1. Field of the Invention
The method of the present invention pertains to hindered settling of proppant in vertical fractures by the addition of low density material into the fracturing slurry comprising of fracturing fluid and proppant.
2. General Background of the Invention
Hydraulic fracturing involves the creation of a crack in a reservoir to enhance hydrocarbon production. Highly viscous fluids blended with proppant or sand is injected into the crack. When the fracture closes, the proppant left in the fracture creates a large flow area and a highly conductive pathway for hydrocarbons to flow into the wellbore. The proppant or sand is utilized to maintain an open fracture. The viscous fluids are utilized to transport, suspend and eventually allow the proppant to be trapped inside the fracture. the fluids typically follow power law behavior for the range or shear rates encountered in hydraulic fracturing treatments.
Typical fluid volumes in a propped fracturing treatment can range from a few thousand to a few million gallons. Proppant volumes can approach several thousand cubic feet. The goal is to obtain uniform proppant distribution; and therefore, a uniformly conductive fracture along the wellbore height and fracture half-length. However, the complicated nature of proppant settling in non-Newtonian fluids often causes a higher concentration of proppant to settle down in the lower part of the fracture. This often leads to a lack of adequate proppant coverage on the upper portion of the fracture and the wellbore. Clustering of proppant, encapsulation, bridging and embedment are few phenomena that lower the potential conductivity of the proppant pack.
Proppant transport inside a hydraulic fracture has two components when the fracture is being generated. The horizontal component is dictated by the fluid velocity and associated streamlines which help carry proppant to the tip of the fracture.
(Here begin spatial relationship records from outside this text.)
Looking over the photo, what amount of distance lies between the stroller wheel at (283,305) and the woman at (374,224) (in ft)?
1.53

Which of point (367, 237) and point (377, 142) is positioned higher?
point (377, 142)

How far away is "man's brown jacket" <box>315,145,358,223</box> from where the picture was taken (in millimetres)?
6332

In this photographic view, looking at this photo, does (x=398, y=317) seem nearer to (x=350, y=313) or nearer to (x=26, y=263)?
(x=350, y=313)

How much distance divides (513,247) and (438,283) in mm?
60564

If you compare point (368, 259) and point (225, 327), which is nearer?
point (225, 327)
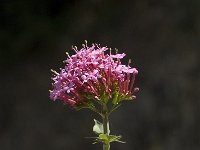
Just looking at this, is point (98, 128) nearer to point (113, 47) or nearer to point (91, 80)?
point (91, 80)

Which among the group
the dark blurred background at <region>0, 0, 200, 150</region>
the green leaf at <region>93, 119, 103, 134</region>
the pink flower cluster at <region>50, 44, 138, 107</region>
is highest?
the dark blurred background at <region>0, 0, 200, 150</region>

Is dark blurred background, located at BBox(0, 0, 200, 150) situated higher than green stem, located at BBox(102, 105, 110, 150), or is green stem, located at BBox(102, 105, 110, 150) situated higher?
dark blurred background, located at BBox(0, 0, 200, 150)

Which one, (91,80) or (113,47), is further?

The vertical component is dictated by the terminal particle settling velocity of the particle and is a function of proppant diameter and density as well as fluid viscosity and density. The terminal settling velocity is further complicated by the various phenomena mentioned earlier.
At some point of the fracture generation process, proppant coverage reaches an equilibrium geometry, above which all the proppant injected is carried out farther into the fracture. This potentially restricts the effective propped fracture height as well as greatly increases potential for bridging during treatment.
When pumping ceases, the fracture eventually closes on the proppant pack. The fluid contains viscosity breakers that lower the apparent viscosity and aid the acceleration of fracture closure due to faster leakoff. This reduction in fluid viscosity of the static fluid leads to higher settling velocities causing more proppant to drop to the fracture bottom. The potential for voids and non-uniform packing contribute to a lower effective propped area and hence significantly lower effective wellbore radius as closure occurs.
Other inventions aimed at prevent proppant settling in a vertical fracture have focused on creating proppant with density equal to that of the carrier fluid. Thus, the proppant in the fluid would be neutrally buoyant in the fracture and stay in place vertically into the fracture closure. The methods of creating neutrally buoyant proppant includes surface-sealing of porous ceramic particles to trap air-filled voids inside the particles, creating composites of strong materials and hollow ceramic spheres, and creating hollow spheres with sufficient wall strength to withstand closure stresses.
These approaches all possess inherent drawbacks in terms of proppant durability and cost to manufacture.